A recent South Carolina decision provides an example.1 The facts of the case were noted by the trial court:
Prior to Hurricane Matthew hitting South Carolina in October of 2016, the buildings belonging to the various Golf Colony plaintiffs had experienced numerous leak issues. …However, the various Golf Colony plaintiffs did not keep a master log or list of unit owners’ complaints. Therefore, Plaintiff does not know definitively if there were leaks or if other repairs were made to the units….In addition, on March 20, 2018, 18 months before Empire was notified of the Hurricane Matthew claim, a roofer…informed Plaintiff that a hailstorm had damaged the Plaintiff’s roofs….On May 15, 2018…Plaintiff’s property manager, reported damage to the roofs of the condominium buildings by hail and/or wind (unrelated to Hurricane Matthew) to their property insurer at that time, certain Underwriters at Lloyd’s, London, whose claims were administered by a company called ICAT Boulder Claims (those insurers are collectively referenced as ‘ICAT Boulder Claims’)…The date of loss for this hail and/or wind damage was listed as March 20, 2018.
Between June 1, 2018 and June 20, 2018, engineers hired by ICAT Boulder Claims, Christopher C. Basile, P.E. and J. Parks Payne, Jr., P.E. of Rimkus Consulting Group, Inc….

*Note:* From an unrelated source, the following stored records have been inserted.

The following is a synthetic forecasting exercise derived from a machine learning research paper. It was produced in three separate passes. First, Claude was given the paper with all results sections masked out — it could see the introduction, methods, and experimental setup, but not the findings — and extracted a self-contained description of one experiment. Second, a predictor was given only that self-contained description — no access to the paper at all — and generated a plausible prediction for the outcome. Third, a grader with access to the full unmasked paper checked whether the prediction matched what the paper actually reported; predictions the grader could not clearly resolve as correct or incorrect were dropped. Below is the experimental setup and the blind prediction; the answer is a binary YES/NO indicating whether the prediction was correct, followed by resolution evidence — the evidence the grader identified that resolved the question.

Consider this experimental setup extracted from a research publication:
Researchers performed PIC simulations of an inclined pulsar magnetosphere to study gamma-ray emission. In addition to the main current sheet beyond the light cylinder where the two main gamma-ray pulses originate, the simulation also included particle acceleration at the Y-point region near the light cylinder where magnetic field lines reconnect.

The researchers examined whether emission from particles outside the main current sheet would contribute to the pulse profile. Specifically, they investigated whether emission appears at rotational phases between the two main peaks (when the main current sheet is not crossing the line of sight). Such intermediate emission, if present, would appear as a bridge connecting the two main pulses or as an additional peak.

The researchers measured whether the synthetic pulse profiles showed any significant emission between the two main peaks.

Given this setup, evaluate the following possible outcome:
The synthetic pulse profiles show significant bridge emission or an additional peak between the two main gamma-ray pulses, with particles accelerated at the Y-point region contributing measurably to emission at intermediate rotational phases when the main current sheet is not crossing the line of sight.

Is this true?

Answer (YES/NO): NO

Let me stop in the middle of that last sentence. I bet that most readers of this blog, given that Rimkus was hired by the insurer to investigate the hail damage claim, can properly guess whether the hailstorm was denied. The unique part of this case was that a subsequent consultant hired by the policyholder agreed with Rimkus about the hailstorm damage:
Shortly after the ICAT Boulder Claims denial, Plaintiff retained a new consultant, Lewis O’Leary of ProBuilders…to verify or dispute the Rimkus Report’s findings……O’Leary is not a licensed professional engineer, but rather is a licensed general contractor….In his Report, Mr. O’Leary indicated his agreement with the Rimkus Report that the hail damage to the Plaintiff’s property was relatively minor….In addition, the ProBuilders Report opined that Hurricane Matthew may have caused damage to the roof, structure, sheetrock and interiors.
So, 35 months after the loss, the policyholder provided the insurance carrier notice of the hurricane Matthew loss. This is what the court found regarding this late reporting of loss:
It is undisputed that Empire did not receive a formal notice of loss from Plaintiff until nearly three (3) years after the storm event. Specifically, Hurricane Matthew hit South Carolina on or about October 8, 2016. Empire knew nothing of Plaintiff’s Hurricane Matthew damage claims until, at the earliest, September 10, 2019, which was the date of Plaintiff’s property loss notice. To construe “prompt” as encompassing a 35-month delay would remove all meaning from the word and fail to give effect to the intentions of the parties….Moreover, the rights of innocent parties are not in jeopardy. Rather, the insurance in question here is first-party coverage; and therefore, Plaintiff cannot be an ‘innocent party’ that ‘did nothing to jeopardize coverage.’ Here, under the terms of Section E(3) of the of the Condominium Association Coverage Form, the Plaintiff had an express duty to ‘[g]ive [Empire] prompt notice of the loss or damage, include a description of the property involved.’ Accordingly, Plaintiff cannot meet the innocent party exception because it had a duty under the Policy to inform Empire of any loss or damage as soon as possible.
In South Carolina, giving notice of loss 35 months after the loss, without more, is simply too late.
Thought For The Day
It is never too late to correct our mistakes. And if we do not, we risk repeating them.
1 Golf Colony Resort II v. Empire Indemnity Ins. Co., No 4:19-cv-3102 (D.S.C. Dec. 2, 2021).